As users and stakeholders working with such AI systems grow increasingly aware of issues of bias, discrimination and inaccuracy (AI NOW, 2018) and the public concerns about a black-box society (Pasquale, 2015) and surveillance capitalism (Zuboff, 2019) increase, the need to ensure that systems are fair, transparent and accountable have rapidly grown. The intense focus on these issues has brought forward a general consensus that “explainability” forms a critical and urgent move towards ensuring that AI systems can be trusted and safely integrated throughout many sensitive and high-impact domains (HLEG AI, 2019).
 
However, the discussion and developments around Explainable AI have thus far been held in relatively siloed communities of technologists, and policy makers and ethicists, exposing a gap that may prevent meaningful and productive progress: the lack of integration between policy makers, technologists and the contexts of practice aggravates what is called the “sociotechnical” gap between technical feasibility and social requirements (Ackerman, 2000). This phenomenon has been identified as the main hurdle in ensuring the adoption and economic success of new technologies and media.
 
This gap arises in part because technologists have mostly developed technical techniques to “interpret” the internal workings of algorithms and machine learning models (Došilović, Brčić, & Hlupić, 2018; Guidotti et al., 2018). While such techniques are desperately needed, it remains a challenge to bridge the gap between these technical interpretations and the actual social needs of a context of use and organizational practice, for example, with regards to how such tools are embedded in specific knowledge practices (Andrejevic, 2020).
 
In particular, what is lacking in the current discussions on Explainable AI is empirical evidence from organizations that employ AI tools. As long as we do not incorporate organizational insights about the need for Explainable AI and existing local solutions, many of the present and future technological solutions and political guidelines might have missed the point.
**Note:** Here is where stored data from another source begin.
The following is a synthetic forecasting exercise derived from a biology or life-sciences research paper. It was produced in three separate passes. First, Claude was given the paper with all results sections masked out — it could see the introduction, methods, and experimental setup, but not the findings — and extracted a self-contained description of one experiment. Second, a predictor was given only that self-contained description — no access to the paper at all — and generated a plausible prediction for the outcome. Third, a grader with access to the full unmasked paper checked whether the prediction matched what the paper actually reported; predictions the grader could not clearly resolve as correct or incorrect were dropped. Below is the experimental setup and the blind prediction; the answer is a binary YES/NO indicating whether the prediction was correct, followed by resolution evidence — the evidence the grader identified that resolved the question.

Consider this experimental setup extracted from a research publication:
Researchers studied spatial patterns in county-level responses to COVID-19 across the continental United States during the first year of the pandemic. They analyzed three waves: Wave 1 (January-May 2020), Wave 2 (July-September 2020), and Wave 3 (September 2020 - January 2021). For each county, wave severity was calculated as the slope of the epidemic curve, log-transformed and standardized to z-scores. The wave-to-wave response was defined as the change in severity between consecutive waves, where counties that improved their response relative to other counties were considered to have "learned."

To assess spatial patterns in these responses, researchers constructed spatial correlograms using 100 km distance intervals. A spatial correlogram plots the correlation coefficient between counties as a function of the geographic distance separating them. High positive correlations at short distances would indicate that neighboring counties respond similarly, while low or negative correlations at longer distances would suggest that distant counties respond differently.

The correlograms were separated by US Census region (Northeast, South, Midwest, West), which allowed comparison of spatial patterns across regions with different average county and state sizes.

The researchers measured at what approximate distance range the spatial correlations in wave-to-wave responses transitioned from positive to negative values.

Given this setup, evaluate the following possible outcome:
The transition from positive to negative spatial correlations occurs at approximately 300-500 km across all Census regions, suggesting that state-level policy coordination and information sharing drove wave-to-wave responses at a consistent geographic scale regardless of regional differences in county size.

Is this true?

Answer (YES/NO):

As Introna (2016) points out, hard-to-scrutinize algorithms are “subsumed in the flow of daily practices” and this urges us to study and develop explainability that is situated in the web of different domains of knowledge and subjectivities that are enacted through governing practices. To understand both how explanations around AI play out in practice, and in order to close the gap between technical solutions and social requirements, we need to expand the view of Explainable AI to include an organizational practice perspective.
 
An organizational practice perspective on Explainable AI invites us to look at how AI is used and developed in situ (Hafermalz & Huysman, 2021). In particular, we want to stress that the development and use of AI relies on a host of stakeholders: for example data scientists, domain experts, end-users, brokers, managers, and more (Waardenburg, Huysman, & Agterberg, 2021; Zhang et al., 2020). “Explanations” may therefore play a role beyond that of aspiring to technical transparency, for example in matters of persuasion, politics, and rhetoric (Alvesson, 2001). Further, explanations that pertain to AI may be constructed in ways that range from mostly social (Runde & de Rond, 2010) to mostly technical; with intentions that range from ethical transparency to influence. Unearthing the specificities of sociomaterial practices of explanation across different organizational contexts will add needed richness and nuance to the broader Explainable AI (XAI) initiative.
 
An organizational practice perspective is suited to answering the following questions, that until so far are left mostly unexplored:

  • What does Explainable AI mean in the context of organizations, and what are its (unintended) consequences?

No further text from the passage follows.